Last year’s COVID-19 recession lasted just two months, according to an economic research organization that is a recognized arbiter of U.S. business cycles.
The trough of the 2020 recession was in April, following the previous peak of economic activity in February, making the two-month downturn the shortest U.S. recession on record, the Business Cycle Dating Committee of the nonpartisan National Bureau of Economic Research (NBER) said Monday. The previous shortest recession occurred in the first half of 1980 and lasted six months, NBER said. The “Great Recession,” which started in January 2008, lasted 18 months.
NBER defines the peak month as the one when various economic indicators reach their highest level, followed by a significant decline in economic activity. A month is designated as a trough when economic activity reaches a low point and begins to rise again for a sustained period.

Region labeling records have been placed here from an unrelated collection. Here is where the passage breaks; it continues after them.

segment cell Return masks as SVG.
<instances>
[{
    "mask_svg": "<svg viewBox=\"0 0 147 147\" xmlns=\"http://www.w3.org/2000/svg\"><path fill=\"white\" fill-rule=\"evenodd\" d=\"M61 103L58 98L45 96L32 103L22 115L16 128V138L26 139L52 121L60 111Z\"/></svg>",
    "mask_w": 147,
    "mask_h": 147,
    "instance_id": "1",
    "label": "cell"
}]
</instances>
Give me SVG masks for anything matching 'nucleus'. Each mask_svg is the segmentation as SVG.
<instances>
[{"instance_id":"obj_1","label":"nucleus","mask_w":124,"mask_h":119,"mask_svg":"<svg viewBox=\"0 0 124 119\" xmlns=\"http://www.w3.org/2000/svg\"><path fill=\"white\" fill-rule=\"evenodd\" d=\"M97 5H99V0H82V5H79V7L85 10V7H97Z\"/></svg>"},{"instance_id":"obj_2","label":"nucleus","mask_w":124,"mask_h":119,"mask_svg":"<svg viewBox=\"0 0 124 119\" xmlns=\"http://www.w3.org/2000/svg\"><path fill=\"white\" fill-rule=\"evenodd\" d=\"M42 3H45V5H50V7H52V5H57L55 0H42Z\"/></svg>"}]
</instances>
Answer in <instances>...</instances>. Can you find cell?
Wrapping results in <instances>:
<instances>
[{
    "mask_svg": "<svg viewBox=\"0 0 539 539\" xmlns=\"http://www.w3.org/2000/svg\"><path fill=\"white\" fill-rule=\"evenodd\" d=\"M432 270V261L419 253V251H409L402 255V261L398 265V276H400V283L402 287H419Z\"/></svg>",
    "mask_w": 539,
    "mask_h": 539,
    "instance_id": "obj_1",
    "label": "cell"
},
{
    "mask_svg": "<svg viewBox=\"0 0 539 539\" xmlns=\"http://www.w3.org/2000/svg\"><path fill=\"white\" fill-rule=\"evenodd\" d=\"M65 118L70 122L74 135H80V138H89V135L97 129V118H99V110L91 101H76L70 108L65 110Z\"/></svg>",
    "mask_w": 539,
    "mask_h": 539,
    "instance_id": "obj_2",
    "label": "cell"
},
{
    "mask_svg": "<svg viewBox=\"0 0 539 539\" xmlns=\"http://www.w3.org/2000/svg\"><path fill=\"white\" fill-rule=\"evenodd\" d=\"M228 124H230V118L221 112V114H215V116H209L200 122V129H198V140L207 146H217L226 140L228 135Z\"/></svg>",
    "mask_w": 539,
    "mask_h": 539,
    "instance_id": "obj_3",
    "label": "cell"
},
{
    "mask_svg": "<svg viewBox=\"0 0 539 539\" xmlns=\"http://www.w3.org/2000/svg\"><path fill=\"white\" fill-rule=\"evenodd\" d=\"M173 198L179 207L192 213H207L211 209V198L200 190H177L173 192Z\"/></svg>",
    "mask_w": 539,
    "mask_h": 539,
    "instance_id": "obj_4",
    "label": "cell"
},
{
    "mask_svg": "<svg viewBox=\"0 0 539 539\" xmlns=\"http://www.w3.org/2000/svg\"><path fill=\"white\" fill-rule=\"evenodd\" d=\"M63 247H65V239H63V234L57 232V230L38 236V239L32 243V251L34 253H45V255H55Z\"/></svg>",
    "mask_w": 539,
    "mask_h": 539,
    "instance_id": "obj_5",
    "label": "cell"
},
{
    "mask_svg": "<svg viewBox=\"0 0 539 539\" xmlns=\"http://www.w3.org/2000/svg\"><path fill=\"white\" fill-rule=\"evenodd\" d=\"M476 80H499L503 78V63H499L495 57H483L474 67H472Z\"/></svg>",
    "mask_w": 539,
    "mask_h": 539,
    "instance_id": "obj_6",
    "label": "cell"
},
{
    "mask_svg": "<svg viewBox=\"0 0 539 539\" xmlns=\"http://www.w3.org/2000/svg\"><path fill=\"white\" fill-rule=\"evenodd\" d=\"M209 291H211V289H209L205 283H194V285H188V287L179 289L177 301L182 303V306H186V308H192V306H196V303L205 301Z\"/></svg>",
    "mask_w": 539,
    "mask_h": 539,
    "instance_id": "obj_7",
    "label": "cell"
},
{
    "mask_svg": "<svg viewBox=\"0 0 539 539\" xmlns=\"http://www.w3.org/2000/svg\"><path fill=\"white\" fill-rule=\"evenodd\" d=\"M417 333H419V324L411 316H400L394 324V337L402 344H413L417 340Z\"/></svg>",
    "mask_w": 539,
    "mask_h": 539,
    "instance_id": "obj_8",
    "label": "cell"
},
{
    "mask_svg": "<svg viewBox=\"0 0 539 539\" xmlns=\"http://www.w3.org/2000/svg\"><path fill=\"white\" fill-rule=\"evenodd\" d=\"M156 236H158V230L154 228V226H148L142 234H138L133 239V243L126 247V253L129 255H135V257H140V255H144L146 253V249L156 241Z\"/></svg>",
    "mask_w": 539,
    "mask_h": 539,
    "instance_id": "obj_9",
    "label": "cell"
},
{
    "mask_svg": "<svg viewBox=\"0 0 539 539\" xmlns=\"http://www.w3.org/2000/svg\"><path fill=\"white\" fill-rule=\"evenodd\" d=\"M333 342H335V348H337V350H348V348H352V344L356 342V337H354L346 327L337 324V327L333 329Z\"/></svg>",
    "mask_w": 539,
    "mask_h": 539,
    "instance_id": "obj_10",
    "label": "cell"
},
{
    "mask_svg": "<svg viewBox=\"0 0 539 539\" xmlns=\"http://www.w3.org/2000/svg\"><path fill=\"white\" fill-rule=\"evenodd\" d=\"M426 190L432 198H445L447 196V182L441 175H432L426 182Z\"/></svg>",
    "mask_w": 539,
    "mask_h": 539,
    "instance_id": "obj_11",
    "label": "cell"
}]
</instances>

In March 2020, the government shut down most businesses and ordered people to stay home as much as possible to slow the spread of COVID-19. Economic growth came screeching to a halt, ending a record 128 months of expansion. First-quarter gross domestic product (GDP) that year contracted at an annual rate of 5% and plunged 32.9% the next quarter, while the unemployment rate surged to 14.8% in April—the highest rate since data collection began in 1948.
But the economy rebounded sharply after that, registering 33.1% GDP growth in the third quarter of 2020 and 4% in the next. With the help of vaccine rollouts, the economy has continued to recover ever since, recording first-quarter growth this year of 6.4%. The unemployment rate fell to 5.8% in May—12 months after May 2020 marked the first month of the post-recession expansion.
“The recent downturn had different characteristics and dynamics than prior recessions,” NBER said in a statement. “Nonetheless, the committee concluded that the unprecedented magnitude of the decline in employment and production, and its broad reach across the entire economy, warranted the designation of this episode as a recession, even though the downturn was briefer than earlier contractions.”